Когда ее не станет, когда ссохнется человеческая красота, перетекая в картины и статуи, на месте старой сотрудницы музея, на этом самом стуле, на котором прошла ее жизнь, появится букет незабудок».

«Могу ли я, Ника Аптерос, помнить какую-то девушку, перетекающую в бабушку? Ее красота, молодость и радость рано или поздно перейдут в нас, если только уважаемый сочинитель не сочтет нужным сохранить их в стихотворении или эссе. Ну что? Так и будете любоваться на мраморную, не знающую целлюлита наготу или же напишете пару строк о спящей в углу старушке?»

«Может быть, и напишу, – пожимает С. плечами, – хотя…»

«К чему писать о бренном, когда есть вечное? Ускользающая красота может протечь сквозь пальцы, не оставив и следа воспоминаний. Нет смысла воспевать обыденное и каждодневное – все равно оно исчезнет, обратившись в прах. Останется только…»

Писатель застыл на месте, боясь спугнуть летающий над ним призрак мудрейшей Мнемозины.

«Останется и не канет в Тартар, не достанется мраку, не исчезнет в суете веков то, к чему человек прикладывает частичку своего сердца, – принялась за поучения старая труженица Мойра, – то, во что он верит всей душой. И бабушка-девушка – прекрасна, потому что отдала свою молодость и жизнь Эрмитажу. Умерев, она будет вечно жить в его стенах, пока стоят эти самые стены.

Сохраняют частичку жизни художники и скульпторы, продолжающие жить через свои произведения. Писатель постепенно истончается, списывается как карандаш, переходя в строки. Вензеля, закорючки, строгие компьютерные дорожки – если в них есть душа, то они – суть продолжение жизни, шаг к бессмертию.

Люди привыкли думать о каретах и паланкинах, сандалиях и плащах, об оружии и месте, где можно отдохнуть после работы или долгого пути, об очаге и похлебке. Но кроме вещей необходимых есть и иные, те, что на первый взгляд кажутся ненужными, а на самом деле… Картины и изящные вазы, дорогое оружие и украшения, созданные ювелирами, – все то, что хранит в себе тепло жизни и любви уже после смерти создавших их мастеров, – все это пропуски в вечность.

Стяжая блага от суетного, получишь лишь сиюминутный выигрыш. Халкос – медный грошик. Купишь на них маленький двойной или пирожок с сомнительной начинкой. Проглотишь – и всё.

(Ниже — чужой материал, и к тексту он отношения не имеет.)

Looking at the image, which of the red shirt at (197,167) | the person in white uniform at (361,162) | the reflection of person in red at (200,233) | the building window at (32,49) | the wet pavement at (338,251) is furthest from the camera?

Служи вечности и воздастся тебе от людей грядущего, верь мне!» – голосила мраморная Мойра, ловко крутя в руках шустрое веретенце с суровой ниткой писательской судьбы.

«Хотя бы шерсть пряла стерва, к зиме дело, – подумал было С., но тут же осекся. По уму для пиита тетка должна была тянуть тонкую шелковую нитку. Для Пушкина шелк – хоть для основного полотна, хоть для вышивки. Для Набокова. … Нет, суровая нитка – стало быть, прочная, грубая, неизящная. Ну да ничего. Протрутся шелк и бархат, батист и вельвет – все что угодно, но суровая нить – в последнюю очередь. А ничего, судьбу мне спрядет старая зануда, полотно соткет, а потом нужно будет непременно проверить, чтобы двойной шов сделала. Главное проследить, а то потом намаешься…».

«Слушай меня, смертный…», – гнула свое Мойра.

«Свои бы мысли все передумать, – отмахнулся писатель, – смертный. Вот именно что смертен! Времени в обрез. И еще столько всего сделать нужно, а она…»

«Не смей отворачиваться от меня – богини судьбы! Ну хотя бы посвящение прими. – Мойре сделалось не по себе оттого, что впервые ею пренебрегли, да еще кто, не какой-нибудь простой пахарь или кузнец, которые и сами, лучше любых богов наперед знают свою судьбу, потому как все судьбы их похожи, точно черенки от лопат, а вроде как вполне приличный, респектабельный дядя, мыслящий, можно сказать, культурный, и вдруг такое. – Ты что же, совсем в судьбу не веришь?»

«Почему не верю? – С. остановился, по привычке зачесывая назад сбритые недели две назад волосы. На стене его двойник повторил жест, тряхнув густой длинной гривой. – Просто, вы же плетете все по старинке, ткете на станках далекого прошлого, кроете по вышедшим из моды лекалам, а мне надо…», – он махнул рукой.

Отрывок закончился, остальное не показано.